Arthropod Predators of Anoles

Orange-legged wandering spider (Cupiennius coccineus) consuming house gecko (Hemidactylus frenatus) at Sirena Biological Station, Corcovado, Costa Rica

Red-legged wandering spider (Cupiennius coccineus) consuming a house gecko (Hemidactylus frenatus) at Sirena Biological Station, Corcovado, Costa Rica

When someone first asked me about the major predators of anoles, my first thought was to talk about curly-tailed lizards (Leiocephalus carinatus) in the Caribbean, vine snakes (Oxybelis spp.) in the neotropics [see my previous post on anole predation by O. aeneus at La Selva], and birds. I think that as herpetologists, we tend to fall into the trap of thinking of invertebrates as “lesser” taxa to be preyed upon by small vertebrates like lizards, and in turn for small vertebrates to be eaten by larger vertebrates.

I, too, when thinking about how selective pressures shape morphological variation in mainland and island habitats turned to fellow herps and birds as the primary predation pressure for mainland anoles. However, it wasn’t until I arrived in Costa Rica that I discovered the high prevalence of voracious arthropods, and I realized that our beloved lizards had much more to fear!

Orange wandering spider (Cupiennius getazi) with egg sac at La Selva Biological Station, Costa Rica

Orange wandering spider (Cupiennius getazi) with egg sac at La Selva Biological Station, Costa Rica

Red-legged wandering spider (Cupiennius coccineus) eating a pink katydid (Tettigoniidae: Phaneropterinae) at La Selva Biological Station, Costa Rica

Red-legged wandering spider (Cupiennius coccineus) eating a pink katydid (Tettigoniidae: Phaneropterinae) at La Selva Biological Station, Costa Rica

A large adult female mantis (Phasmomantis championi) at La Selva Biological Station, Costa Rica

A large adult female mantis (Phasmomantis championi) at La Selva Biological Station, Costa Rica

Conehead katydid (Tettigoniidae: Conocephalinae: Vestria sp.) at La Tarde, Osa Peninsula, Costa Rica

Conehead katydid (Tettigoniidae: Conocephalinae: Vestria sp.) at La Tarde, Osa Peninsula, Costa Rica

In a single night at La Selva, I could easily find dozens of large wandering spiders (Ctenidae), and if I pointed my headlamp higher in the trees I could see eyeshine from hundreds of spiders. Given the high density of large ctenids at La Selva, it is not unlikely that anoles and small tree frogs constitute a major portion of their diet. In fact, I wouldn’t be surprised if large arthropods are one of the most common predators of mainland anoles in some regions.

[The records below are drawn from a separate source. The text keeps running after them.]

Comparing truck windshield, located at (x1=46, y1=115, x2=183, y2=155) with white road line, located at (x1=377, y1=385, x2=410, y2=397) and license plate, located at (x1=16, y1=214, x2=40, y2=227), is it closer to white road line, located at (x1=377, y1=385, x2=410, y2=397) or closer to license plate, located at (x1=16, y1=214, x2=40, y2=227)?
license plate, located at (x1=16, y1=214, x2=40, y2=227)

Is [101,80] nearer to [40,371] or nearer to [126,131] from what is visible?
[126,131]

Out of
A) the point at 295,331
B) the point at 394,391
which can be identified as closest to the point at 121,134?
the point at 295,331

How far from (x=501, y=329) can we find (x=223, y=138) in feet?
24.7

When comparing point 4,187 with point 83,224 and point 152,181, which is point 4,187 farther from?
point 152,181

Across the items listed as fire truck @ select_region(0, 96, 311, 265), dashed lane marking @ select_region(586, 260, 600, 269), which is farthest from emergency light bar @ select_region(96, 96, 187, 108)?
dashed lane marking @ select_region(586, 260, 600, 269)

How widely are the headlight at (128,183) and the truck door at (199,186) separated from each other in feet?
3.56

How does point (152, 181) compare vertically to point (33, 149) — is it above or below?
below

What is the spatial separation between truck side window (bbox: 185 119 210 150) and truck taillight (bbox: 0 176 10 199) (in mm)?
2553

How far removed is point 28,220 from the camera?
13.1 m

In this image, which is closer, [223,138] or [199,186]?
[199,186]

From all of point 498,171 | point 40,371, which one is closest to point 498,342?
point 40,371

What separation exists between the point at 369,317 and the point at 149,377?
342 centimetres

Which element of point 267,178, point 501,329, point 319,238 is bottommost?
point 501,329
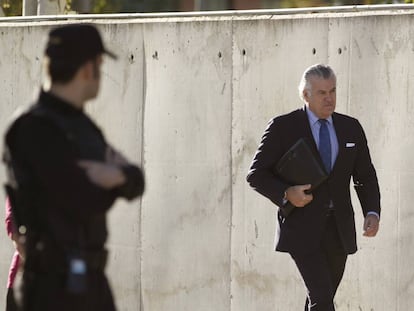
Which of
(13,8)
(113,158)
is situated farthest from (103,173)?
(13,8)

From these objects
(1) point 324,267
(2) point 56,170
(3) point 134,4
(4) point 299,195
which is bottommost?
(1) point 324,267

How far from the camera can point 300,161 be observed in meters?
8.38

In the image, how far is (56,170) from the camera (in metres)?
5.51

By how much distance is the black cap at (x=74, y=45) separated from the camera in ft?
18.7

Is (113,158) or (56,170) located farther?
(113,158)

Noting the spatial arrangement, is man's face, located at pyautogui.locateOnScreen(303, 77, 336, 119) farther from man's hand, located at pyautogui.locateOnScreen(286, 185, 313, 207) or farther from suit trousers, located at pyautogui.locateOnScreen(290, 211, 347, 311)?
suit trousers, located at pyautogui.locateOnScreen(290, 211, 347, 311)

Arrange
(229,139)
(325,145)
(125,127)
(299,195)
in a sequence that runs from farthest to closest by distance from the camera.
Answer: (125,127) → (229,139) → (325,145) → (299,195)

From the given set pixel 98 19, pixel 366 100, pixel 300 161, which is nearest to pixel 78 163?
pixel 300 161

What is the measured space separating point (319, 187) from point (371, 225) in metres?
0.38

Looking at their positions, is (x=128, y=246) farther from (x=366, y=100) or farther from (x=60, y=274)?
(x=60, y=274)

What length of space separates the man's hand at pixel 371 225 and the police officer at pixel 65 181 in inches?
117

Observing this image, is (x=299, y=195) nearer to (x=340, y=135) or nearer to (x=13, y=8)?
(x=340, y=135)

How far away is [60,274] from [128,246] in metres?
5.49

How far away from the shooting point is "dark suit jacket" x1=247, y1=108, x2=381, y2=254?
8.47m
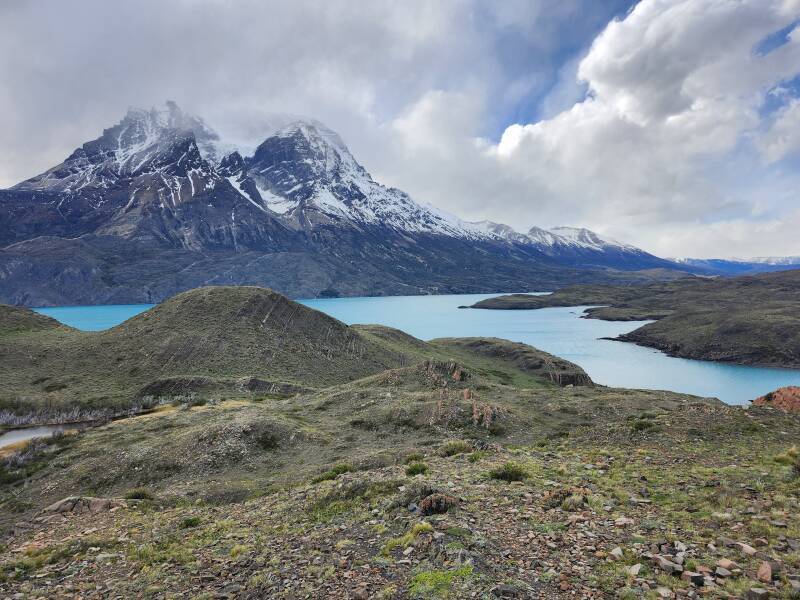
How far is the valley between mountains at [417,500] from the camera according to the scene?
1030cm

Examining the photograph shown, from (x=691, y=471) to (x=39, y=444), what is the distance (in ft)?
167

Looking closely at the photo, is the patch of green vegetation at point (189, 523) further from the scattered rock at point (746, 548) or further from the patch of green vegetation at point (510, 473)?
the scattered rock at point (746, 548)

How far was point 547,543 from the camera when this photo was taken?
11297 millimetres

The same might be the case for giant mantids of the genera Macromantis and Phasmomantis, and conocephaline katydids sporting fearsome mandibles (e.g. Copiphora spp.). Since the invasive Chinese mantids (Tenodera sinensis) in North America are well documented to prey on hummingbirds almost equal in size to the mantids [see Nyffeler et al. 2017], surely larger and bulkier species in the neotropics can take lizards much smaller than themselves. Even though wandering spiders and conehead katydids are primarily nocturnal hunters, I have heard many stories of these arthropods being implicated in anole and tree frog predation. Research looking into how ctenids and nocturnal katydids forage would help determine if they can actually detect sleeping anoles or if predation events occur from the arthropods simply running in to the anoles while on the move.

If anyone here on Anole Annals has any anecdotal or photographic records, please comment below.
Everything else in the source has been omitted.